Kafka Policy Enforcement: Code Over Docs

Kafka policies in Confluence are suggestions. CEL-based enforcement at the API layer prevents bad configs before they reach production.

Stéphane DerosiauxStéphane Derosiaux · January 21, 2026 ·
Kafka Policy Enforcement: Code Over Docs

Documented policies don't prevent violations. Enforced policies do.

Most organizations have Kafka governance policies: topics must follow naming conventions, retention must stay within bounds, replication factor must be 3 in production. These policies exist in Confluence, get mentioned in code reviews, and are sometimes followed.

The problem isn't that policies are wrong. It's that enforcement depends on human memory and discipline. When creating a topic at 4 PM on Friday to fix a production issue, engineers forget to check the wiki for naming conventions. Code reviewers miss configuration mistakes. Policies document what should happen; enforcement makes it impossible for violations to reach production.

Real policy enforcement means: the platform rejects topic creation requests with invalid names, denies retention policies outside acceptable ranges, and prevents replication factor 1 in production—before these configurations touch Kafka. If governance requires remembering and manually validating policies, failures are inevitable.

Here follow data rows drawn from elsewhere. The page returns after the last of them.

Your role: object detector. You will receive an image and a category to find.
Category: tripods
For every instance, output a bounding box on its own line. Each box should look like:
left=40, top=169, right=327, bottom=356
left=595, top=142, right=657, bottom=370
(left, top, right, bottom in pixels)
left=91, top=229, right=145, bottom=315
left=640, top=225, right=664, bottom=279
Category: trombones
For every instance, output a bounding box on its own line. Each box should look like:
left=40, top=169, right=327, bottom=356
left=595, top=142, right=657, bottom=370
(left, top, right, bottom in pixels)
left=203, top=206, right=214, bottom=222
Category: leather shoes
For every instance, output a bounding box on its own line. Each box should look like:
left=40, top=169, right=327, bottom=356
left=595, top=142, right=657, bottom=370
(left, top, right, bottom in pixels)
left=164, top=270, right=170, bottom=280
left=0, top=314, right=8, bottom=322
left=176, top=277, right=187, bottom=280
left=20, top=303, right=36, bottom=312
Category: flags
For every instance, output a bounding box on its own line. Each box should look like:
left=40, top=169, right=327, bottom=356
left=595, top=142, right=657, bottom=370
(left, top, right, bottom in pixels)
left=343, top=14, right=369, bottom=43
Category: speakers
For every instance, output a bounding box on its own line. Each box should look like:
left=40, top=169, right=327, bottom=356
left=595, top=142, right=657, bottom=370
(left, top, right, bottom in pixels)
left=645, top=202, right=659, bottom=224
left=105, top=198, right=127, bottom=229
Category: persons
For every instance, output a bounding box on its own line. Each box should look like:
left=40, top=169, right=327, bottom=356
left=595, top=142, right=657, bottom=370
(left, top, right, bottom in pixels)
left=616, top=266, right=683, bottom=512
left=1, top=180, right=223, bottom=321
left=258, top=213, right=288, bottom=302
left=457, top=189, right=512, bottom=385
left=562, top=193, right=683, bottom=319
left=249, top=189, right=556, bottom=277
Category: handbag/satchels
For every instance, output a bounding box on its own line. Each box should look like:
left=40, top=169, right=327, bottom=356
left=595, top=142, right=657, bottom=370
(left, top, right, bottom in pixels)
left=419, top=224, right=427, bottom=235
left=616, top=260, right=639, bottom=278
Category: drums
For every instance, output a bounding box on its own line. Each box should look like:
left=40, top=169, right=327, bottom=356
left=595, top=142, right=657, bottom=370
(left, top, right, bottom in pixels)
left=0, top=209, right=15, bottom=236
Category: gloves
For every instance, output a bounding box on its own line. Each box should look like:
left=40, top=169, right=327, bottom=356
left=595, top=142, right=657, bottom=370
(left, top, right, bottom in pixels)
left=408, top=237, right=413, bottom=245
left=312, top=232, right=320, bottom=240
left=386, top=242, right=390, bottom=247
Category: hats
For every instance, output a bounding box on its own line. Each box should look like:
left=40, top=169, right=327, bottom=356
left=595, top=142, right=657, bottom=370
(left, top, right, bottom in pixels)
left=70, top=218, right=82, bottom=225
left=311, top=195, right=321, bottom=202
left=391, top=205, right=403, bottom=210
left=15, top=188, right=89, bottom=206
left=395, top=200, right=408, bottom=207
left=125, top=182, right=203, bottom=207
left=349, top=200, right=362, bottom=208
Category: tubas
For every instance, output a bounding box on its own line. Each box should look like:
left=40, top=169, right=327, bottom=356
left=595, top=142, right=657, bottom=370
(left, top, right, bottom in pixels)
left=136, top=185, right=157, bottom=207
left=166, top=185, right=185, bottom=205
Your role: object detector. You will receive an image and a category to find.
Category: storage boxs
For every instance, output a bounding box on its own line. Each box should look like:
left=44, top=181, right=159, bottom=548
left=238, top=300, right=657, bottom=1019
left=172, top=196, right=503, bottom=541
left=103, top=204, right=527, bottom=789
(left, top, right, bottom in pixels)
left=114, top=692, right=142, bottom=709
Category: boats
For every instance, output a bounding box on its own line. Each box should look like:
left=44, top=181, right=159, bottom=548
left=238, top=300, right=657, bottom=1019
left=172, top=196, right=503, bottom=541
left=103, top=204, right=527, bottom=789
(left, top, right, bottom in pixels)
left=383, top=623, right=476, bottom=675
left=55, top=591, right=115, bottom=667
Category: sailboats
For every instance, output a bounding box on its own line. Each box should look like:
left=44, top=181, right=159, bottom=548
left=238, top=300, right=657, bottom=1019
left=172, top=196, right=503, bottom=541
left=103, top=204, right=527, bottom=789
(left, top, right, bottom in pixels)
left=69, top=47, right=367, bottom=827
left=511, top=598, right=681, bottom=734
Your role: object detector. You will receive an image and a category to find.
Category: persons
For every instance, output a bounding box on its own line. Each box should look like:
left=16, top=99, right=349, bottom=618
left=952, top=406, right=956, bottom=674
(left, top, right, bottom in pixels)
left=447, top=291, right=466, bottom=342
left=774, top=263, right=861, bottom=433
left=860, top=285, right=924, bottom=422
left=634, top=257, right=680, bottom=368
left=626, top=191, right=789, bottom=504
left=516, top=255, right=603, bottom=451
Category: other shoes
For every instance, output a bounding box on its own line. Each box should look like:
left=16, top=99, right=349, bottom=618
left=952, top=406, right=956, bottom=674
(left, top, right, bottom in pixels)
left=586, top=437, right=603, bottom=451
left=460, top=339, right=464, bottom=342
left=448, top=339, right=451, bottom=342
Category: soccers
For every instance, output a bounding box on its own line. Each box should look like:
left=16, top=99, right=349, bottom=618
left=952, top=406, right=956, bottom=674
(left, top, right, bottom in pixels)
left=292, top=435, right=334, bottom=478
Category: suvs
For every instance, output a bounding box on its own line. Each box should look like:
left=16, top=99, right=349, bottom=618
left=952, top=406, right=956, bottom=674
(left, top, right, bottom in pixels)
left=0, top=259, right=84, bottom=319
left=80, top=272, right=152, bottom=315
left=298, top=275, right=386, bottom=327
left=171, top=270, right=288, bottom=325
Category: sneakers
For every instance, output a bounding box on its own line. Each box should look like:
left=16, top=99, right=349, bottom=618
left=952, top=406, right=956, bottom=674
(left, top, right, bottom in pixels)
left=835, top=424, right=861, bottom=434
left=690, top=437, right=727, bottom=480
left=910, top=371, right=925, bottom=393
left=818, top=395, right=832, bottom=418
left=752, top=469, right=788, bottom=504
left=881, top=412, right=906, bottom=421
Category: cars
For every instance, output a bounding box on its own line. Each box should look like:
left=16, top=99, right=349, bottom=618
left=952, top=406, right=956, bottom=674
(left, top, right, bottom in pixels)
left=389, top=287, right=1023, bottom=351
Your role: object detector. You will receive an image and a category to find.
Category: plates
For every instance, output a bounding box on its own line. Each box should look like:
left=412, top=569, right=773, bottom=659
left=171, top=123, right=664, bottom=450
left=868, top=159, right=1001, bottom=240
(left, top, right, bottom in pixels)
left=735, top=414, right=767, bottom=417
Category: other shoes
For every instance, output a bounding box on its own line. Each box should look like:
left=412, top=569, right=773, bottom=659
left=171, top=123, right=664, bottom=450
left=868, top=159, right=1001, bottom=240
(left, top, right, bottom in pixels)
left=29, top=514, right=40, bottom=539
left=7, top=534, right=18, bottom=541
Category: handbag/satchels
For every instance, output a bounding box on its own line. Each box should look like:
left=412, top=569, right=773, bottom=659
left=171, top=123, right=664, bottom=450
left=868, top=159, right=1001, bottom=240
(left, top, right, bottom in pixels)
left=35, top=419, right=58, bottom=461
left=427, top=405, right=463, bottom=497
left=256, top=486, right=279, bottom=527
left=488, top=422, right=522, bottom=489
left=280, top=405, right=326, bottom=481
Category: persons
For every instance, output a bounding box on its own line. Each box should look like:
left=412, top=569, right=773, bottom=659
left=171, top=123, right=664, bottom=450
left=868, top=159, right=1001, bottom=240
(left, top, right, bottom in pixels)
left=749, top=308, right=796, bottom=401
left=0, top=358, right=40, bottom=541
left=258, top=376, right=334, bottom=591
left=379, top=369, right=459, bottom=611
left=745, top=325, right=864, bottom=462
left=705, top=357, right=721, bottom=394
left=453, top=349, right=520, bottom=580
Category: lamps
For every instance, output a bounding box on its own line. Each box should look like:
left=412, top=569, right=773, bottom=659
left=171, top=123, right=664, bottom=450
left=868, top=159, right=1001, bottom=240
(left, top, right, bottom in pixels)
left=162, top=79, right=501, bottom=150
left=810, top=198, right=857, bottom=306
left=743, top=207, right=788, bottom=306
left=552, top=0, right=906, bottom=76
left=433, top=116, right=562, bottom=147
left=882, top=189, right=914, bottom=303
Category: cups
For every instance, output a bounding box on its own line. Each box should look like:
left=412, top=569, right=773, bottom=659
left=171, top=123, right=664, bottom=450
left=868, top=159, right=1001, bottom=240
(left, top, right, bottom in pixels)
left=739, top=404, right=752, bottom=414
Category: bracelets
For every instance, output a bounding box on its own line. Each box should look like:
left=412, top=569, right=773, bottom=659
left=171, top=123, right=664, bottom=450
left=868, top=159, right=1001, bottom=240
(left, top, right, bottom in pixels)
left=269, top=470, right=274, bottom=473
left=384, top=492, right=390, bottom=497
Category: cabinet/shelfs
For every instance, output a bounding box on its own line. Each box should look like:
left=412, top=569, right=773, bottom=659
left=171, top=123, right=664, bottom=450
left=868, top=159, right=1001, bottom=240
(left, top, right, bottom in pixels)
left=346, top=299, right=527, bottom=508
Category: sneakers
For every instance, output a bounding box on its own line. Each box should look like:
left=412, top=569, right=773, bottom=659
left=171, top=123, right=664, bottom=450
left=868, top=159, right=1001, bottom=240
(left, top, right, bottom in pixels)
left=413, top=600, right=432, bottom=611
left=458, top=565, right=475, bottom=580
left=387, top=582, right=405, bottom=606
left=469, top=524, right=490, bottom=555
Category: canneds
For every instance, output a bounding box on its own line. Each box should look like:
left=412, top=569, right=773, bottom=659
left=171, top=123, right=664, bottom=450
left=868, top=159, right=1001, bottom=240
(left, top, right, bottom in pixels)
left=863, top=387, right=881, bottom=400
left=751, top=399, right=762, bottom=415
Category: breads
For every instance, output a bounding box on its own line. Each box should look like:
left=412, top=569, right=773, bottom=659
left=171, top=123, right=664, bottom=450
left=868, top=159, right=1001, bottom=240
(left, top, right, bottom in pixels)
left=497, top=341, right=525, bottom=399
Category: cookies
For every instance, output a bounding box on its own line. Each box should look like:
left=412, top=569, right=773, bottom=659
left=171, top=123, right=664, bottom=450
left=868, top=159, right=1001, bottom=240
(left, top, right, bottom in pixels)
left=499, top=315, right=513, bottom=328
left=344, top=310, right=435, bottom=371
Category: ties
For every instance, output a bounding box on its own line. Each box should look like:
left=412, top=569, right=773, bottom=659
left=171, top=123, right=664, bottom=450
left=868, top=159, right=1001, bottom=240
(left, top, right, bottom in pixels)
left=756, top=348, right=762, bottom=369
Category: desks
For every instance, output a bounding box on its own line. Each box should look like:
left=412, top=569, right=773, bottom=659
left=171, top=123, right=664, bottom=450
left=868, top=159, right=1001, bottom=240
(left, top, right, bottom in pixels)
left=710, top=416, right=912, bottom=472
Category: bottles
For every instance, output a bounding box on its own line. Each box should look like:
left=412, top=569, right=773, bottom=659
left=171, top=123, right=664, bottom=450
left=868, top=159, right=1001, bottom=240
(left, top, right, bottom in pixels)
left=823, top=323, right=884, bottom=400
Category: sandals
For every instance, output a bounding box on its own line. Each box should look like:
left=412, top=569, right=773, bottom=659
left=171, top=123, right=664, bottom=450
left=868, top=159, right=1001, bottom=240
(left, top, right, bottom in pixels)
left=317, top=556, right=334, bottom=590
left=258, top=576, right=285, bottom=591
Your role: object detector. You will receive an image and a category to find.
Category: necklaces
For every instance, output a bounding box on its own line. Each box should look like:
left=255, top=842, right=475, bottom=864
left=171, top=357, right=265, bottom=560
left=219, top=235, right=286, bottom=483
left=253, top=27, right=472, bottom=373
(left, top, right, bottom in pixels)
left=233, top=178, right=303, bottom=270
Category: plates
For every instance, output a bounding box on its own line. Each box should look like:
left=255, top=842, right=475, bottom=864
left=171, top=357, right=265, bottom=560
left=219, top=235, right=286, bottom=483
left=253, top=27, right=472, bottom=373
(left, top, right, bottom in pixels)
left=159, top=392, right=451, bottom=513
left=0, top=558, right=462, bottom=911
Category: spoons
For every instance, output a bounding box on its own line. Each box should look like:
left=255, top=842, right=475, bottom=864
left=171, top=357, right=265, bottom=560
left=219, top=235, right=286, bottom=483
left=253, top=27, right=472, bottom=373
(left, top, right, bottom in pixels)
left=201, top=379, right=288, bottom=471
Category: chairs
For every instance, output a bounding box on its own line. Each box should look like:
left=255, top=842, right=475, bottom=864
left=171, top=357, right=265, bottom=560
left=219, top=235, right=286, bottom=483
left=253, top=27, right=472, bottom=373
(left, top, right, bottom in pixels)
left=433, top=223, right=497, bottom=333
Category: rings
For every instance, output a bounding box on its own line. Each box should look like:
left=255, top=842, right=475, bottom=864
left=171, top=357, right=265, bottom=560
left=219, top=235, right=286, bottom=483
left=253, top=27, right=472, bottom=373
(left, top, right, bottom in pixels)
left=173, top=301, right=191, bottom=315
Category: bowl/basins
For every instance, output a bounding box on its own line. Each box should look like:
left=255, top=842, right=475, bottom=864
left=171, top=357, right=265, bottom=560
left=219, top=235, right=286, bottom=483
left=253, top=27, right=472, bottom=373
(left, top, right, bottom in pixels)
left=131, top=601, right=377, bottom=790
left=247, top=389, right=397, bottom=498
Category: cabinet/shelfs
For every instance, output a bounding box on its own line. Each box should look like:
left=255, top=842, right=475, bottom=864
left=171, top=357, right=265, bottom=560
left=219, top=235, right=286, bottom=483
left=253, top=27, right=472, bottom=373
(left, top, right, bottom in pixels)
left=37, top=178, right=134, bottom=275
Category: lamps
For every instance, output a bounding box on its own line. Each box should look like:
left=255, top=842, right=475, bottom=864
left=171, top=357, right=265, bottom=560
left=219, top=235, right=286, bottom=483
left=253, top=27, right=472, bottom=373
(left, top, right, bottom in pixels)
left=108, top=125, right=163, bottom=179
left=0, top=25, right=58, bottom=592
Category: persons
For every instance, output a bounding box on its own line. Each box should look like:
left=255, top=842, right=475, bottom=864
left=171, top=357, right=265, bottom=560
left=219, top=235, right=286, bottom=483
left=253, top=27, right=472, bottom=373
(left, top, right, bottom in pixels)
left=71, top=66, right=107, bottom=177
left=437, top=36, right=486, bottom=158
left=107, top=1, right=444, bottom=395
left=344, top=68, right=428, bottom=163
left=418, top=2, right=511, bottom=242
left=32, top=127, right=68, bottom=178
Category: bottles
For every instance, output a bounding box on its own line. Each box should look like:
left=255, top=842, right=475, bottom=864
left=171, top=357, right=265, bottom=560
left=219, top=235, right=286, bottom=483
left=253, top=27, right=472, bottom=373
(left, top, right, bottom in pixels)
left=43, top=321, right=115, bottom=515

The Policy Enforcement Problem

Policy enforcement fails at scale for three reasons: policy sprawl (too many rules to remember), policy drift (documented policies diverge from reality), and lack of automation (validation requires manual review).

Policy sprawl happens when organizations accumulate rules without pruning outdated ones. A 50-item policy checklist covering naming conventions, retention limits, partition counts, compression settings, ACL patterns, and schema compatibility is comprehensive but impossible to remember.

Engineers violate policies not from negligence but from cognitive load. They can't remember 50 rules while solving urgent production issues.

Policy drift happens when documented policies don't match operational reality. The wiki says "replication factor 3 required" but 30% of production topics have RF 2 because exceptions were granted informally and never documented.

Over time, documented policies become aspirational rather than descriptive. New engineers see existing violations and conclude policies are optional.

Manual validation doesn't scale. If every topic creation requires platform team review against a 50-item checklist, provisioning takes days and platform teams become bottlenecks. Manual review also introduces errors—reviewers miss violations, especially under time pressure.

Policy as Code

Policy as code expresses rules programmatically, enabling automated validation at creation time.

CEL (Common Expression Language) is one approach. Policies are written as expressions that evaluate to true (compliant) or false (violation):

// Topic name must match pattern team.domain.entity
resource.spec.name.matches("^[a-z]+\\.[a-z]+\\.[a-z]+$")

// Retention between 1 hour and 7 days
resource.spec.retentionMs >= 3600000 &&
resource.spec.retentionMs <= 604800000

// Replication factor 3 in production
cluster.environment == "production" ?
  resource.spec.replicationFactor >= 3 :
  resource.spec.replicationFactor >= 1

When a developer submits a topic creation request, these policies evaluate automatically. If all expressions return true, the topic is created. If any expression returns false, the request is rejected with an error message explaining the violation.

OPA (Open Policy Agent) is an alternative policy framework using Rego language. OPA provides more complex policy logic (querying external data, multi-step validation) at the cost of additional infrastructure. Organizations using OPA can implement similar validation patterns.

Custom validators run arbitrary code (Python, JavaScript) to validate requests. This provides maximum flexibility but requires maintaining custom code instead of declarative policies.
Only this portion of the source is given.